▶ **Passage for review**
Section 6.11. Eligibility; Disqualification. The Indenture Trustee
shall at all times satisfy the requirements of TIA ss. 310(a). The Indenture
Trustee shall have a combined capital and surplus of at least $50,000,000 as set
forth in its most recent published annual report of condition and it or its
parent shall have a long-term debt rating of "Baa3" or better by Moody's and
"BBB" or better by S&P and Fitch. The Indenture Trustee shall comply with TIA
ss. 310(b), including the optional provision permitted by the second sentence of
TIA ss. 310(b)(9); PROVIDED, HOWEVER, that there shall be excluded from the
operation of TIA ss. 310(b)(1) any indenture or indentures under which other
securities of the Issuing Entity are outstanding if the requirements for such
exclusion set forth in TIA ss. 310(b)(1) are met.
Section 6.12. Representations and Warranties. The Indenture Trustee
hereby represents that:
(i) It is a national banking association duly organized, validly
existing and in good standing under the laws of the United States.
(ii) The execution and delivery of this Indenture by it, and the
performance and compliance with the terms of this Indenture by it, will not
violate its charter or bylaws.
(iii) It has the full power and authority to enter into and consummate
all transactions contemplated by this Indenture has duly authorized the
execution, delivery and performance of this Indenture, and has duly
executed and delivered this Indenture.
(iv) This Indenture, assuming due authorization, execution and
delivery by the Issuing Entity, constitutes a valid, legal and binding
obligation of it, enforceable against it in accordance with the terms
hereof, subject to (A) applicable bankruptcy, insolvency, receivership,
reorganization, moratorium and other laws affecting the enforcement of
creditors' rights generally, and (B) general principles of equity,
regardless of whether such enforcement is considered in a proceeding in
equity or at law.
(v) The Indenture Trustee is a "securities intermediary," as such term
is defined in Section 8-102(a)(14)(B) of the New York UCC, that in the
ordinary course of its business maintains "securities accounts" for others,
as such term is used in Section 8-501 of the New York UCC.
Section 6.13. Preferential Collection of Claims Against Issuing Entity.
The Indenture Trustee shall comply with TIA Section 311(a), excluding any
creditor relationship listed in TIA Section 311(b). An Indenture Trustee which
has resigned or been removed shall be subject to TIA Section 311(a) to the
extent indicated.

▶ **Supplied information**
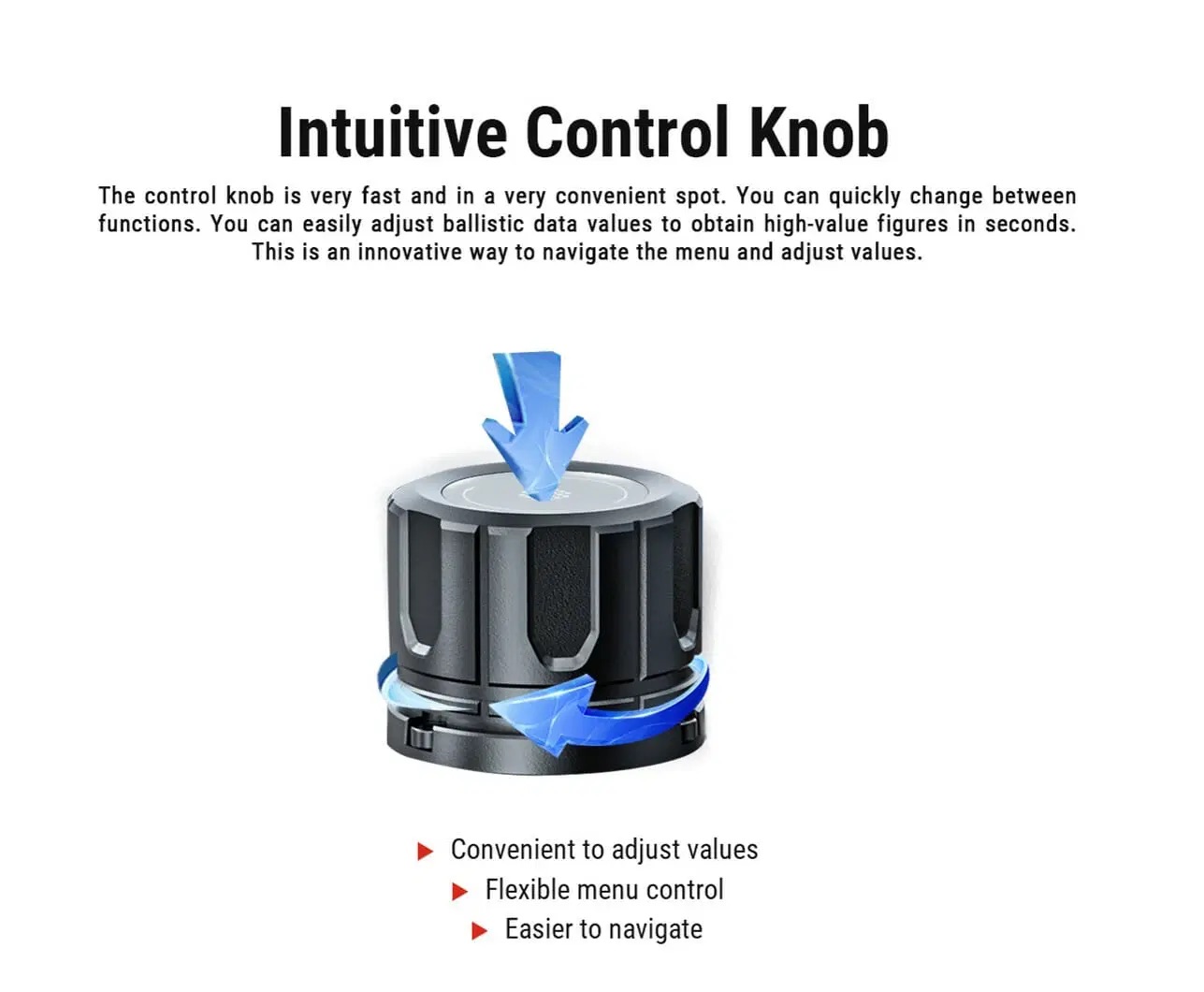 Intuitive Control Knob

The control knob is very fast and in a very convenient spot. You can quickly change between functions. You can easily adjust ballistic data values to obtain high-value figures in seconds. This is an innovative way to navigate the menu and adjust values.

▶ Convenient to adjust values
▶ Flexible menu control
▶ Easier to navigate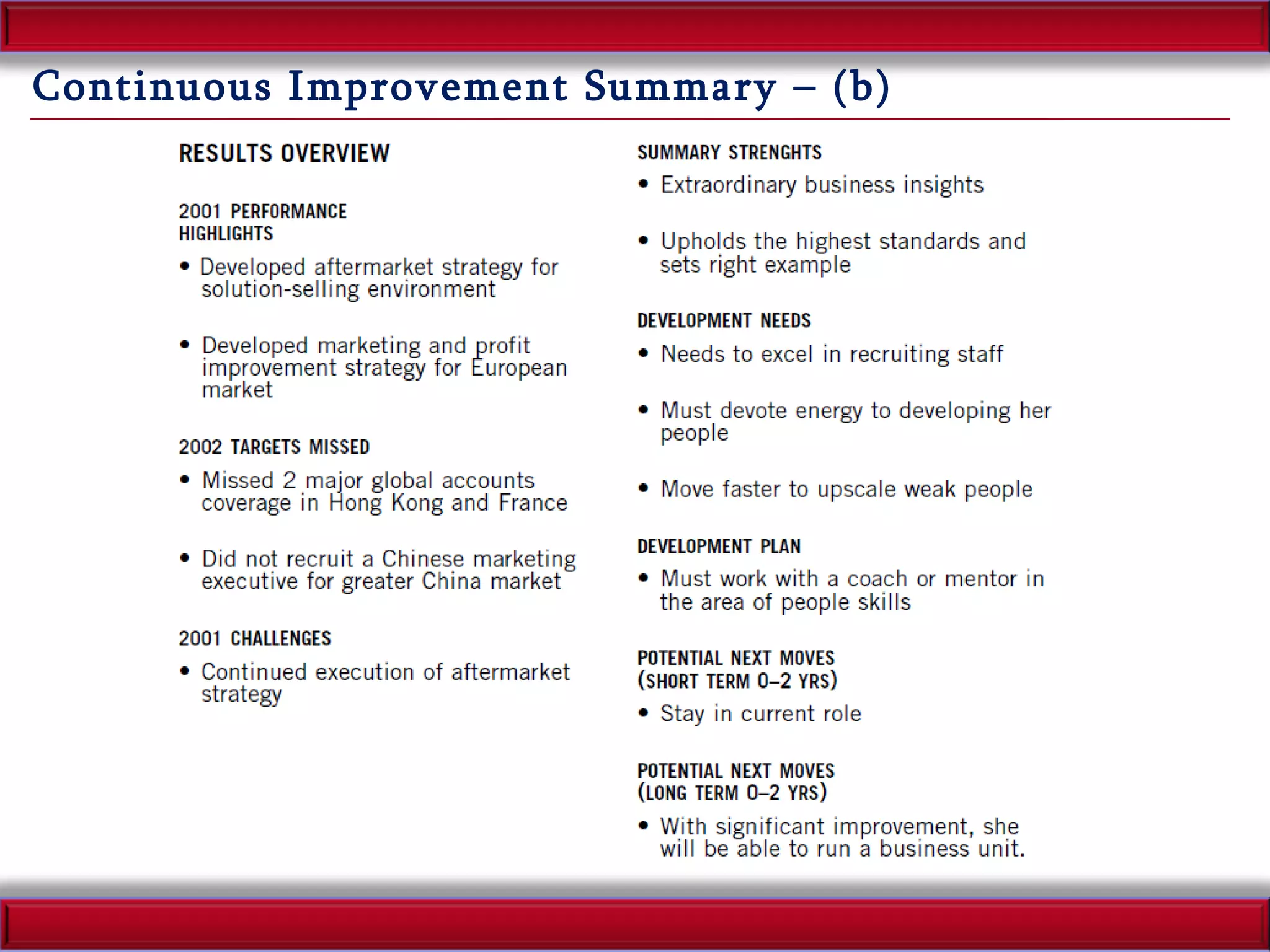 Continuous Improvement Summary – (b)

RESULTS OVERVIEW

2001 PERFORMANCE HIGHLIGHTS

• Developed aftermarket strategy for solution-selling environment

• Developed marketing and profit improvement strategy for European market

2002 TARGETS MISSED

• Missed 2 major global accounts coverage in Hong Kong and France

• Did not recruit a Chinese marketing executive for greater China market

2001 CHALLENGES

• Continued execution of aftermarket strategy

SUMMARY STRENGHTS

• Extraordinary business insights

• Upholds the highest standards and sets right example

DEVELOPMENT NEEDS

• Needs to excel in recruiting staff

• Must devote energy to developing her people

• Move faster to upscale weak people

DEVELOPMENT PLAN

• Must work with a coach or mentor in the area of people skills

POTENTIAL NEXT MOVES (SHORT TERM 0–2 YRS)

• Stay in current role

POTENTIAL NEXT MOVES (LONG TERM 0–2 YRS)

• With significant improvement, she will be able to run a business unit.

▶ **Tasks to carry out**
1. In the indenture excerpt, reproduce word for word the passage that begins at the words "Section 6.12. Representations" and stops after the words "delivered this Indenture.".
2. According to the indenture excerpt, what is the minimum combined capital and surplus the Indenture Trustee must have?
3. Pick up the indenture excerpt right after its final sentence and continue writing it.

▶ **Set of answers**
1.
Section 6.12. Representations and Warranties. The Indenture Trustee
hereby represents that:
(i) It is a national banking association duly organized, validly
existing and in good standing under the laws of the United States.
(ii) The execution and delivery of this Indenture by it, and the
performance and compliance with the terms of this Indenture by it, will not
violate its charter or bylaws.
(iii) It has the full power and authority to enter into and consummate
all transactions contemplated by this Indenture has duly authorized the
execution, delivery and performance of this Indenture, and has duly
executed and delivered this Indenture.

2. At least $50,000,000.

3.
ARTICLE VII
NOTEHOLDERS' LISTS AND REPORTS
Section 7.01. Issuing Entity To Furnish Indenture Trustee Names and
Addresses of Noteholders. The Issuing Entity will furnish or cause to be
furnished to the Indenture Trustee (a) not more than five days after each Record
Date, a list, in such form as the Indenture Trustee may reasonably require, of
the names and addresses of the Holders of Notes as of such Record Date, (b) at
such other times as the Indenture Trustee may request in writing, within 30 days
after receipt by the Issuing Entity of any such request, a list of similar form
and content as of a date not more than 10 days prior to the time such list is
furnished; PROVIDED, HOWEVER, that so long as the Indenture Trustee is the Note
Registrar, no such list shall be required to be furnished to the Indenture
Trustee.
Section 7.02. Preservation of Information; Communications to
Noteholders.
(a) The Indenture Trustee shall preserve, in as current a form as is
reasonably practicable, the names and addresses of the Holders of Notes
contained in the most recent list furnished to the Indenture Trustee as provided
in Section 7.01 hereof and the names and addresses of Holders of Notes received
by the Indenture Trustee in its capacity as Note Registrar. The Indenture
Trustee may destroy any list furnished to it as provided in such Section 7.01
upon receipt of a new list so furnished.
(b) Noteholders may communicate pursuant to TIA Section 312(b) with
other Noteholders with respect to their rights under this Indenture or under the
Notes.
(c) The Issuing Entity and the Indenture Trustee shall have the
protection of TIA Section 3l2(c).
Section 7.03. Reports by Issuing Entity.
(a) The Issuing Entity shall:
(i) file with the Indenture Trustee and the Commission in accordance
with the rules and regulations prescribed from time to time by the
Commission such additional information, documents and reports with respect
to compliance by the Issuing Entity with the conditions and covenants of
this Indenture as may be required from time to time by such rules and
regulations; and
(ii) supply to the Indenture Trustee (and the Indenture Trustee shall
transmit by mail to all Noteholders described in TIA Section 313(c)) such
summaries of any information, documents and reports required to be filed by
the Issuing Entity pursuant to clause (i) of this Section 7.03(a) and by
rules and regulations prescribed from time to time by the Commission.
(b) Unless the Issuing Entity otherwise determines, the fiscal year of
the Issuing Entity shall end on December 31st of each year.
Section 7.04. Reports by Indenture Trustee. If required by TIA Section
313(a), within 60 days after each [______], beginning with [________], the
Indenture Trustee shall mail to each Noteholder as required by TIA Section
313(c) a brief report dated as of such date that complies with TIA Section
313(a). The Indenture Trustee also shall comply with TIA Section 313(b).
A copy of each report at the time of its mailing to Noteholders shall
be filed by the Indenture Trustee with the Commission and each securities
exchange, if any, on which the Notes are listed. The Issuing Entity shall notify
the Indenture Trustee if and when the Notes are listed on any securities
exchange.
Section 7.05. Reports Filed with Securities and Exchange Commission.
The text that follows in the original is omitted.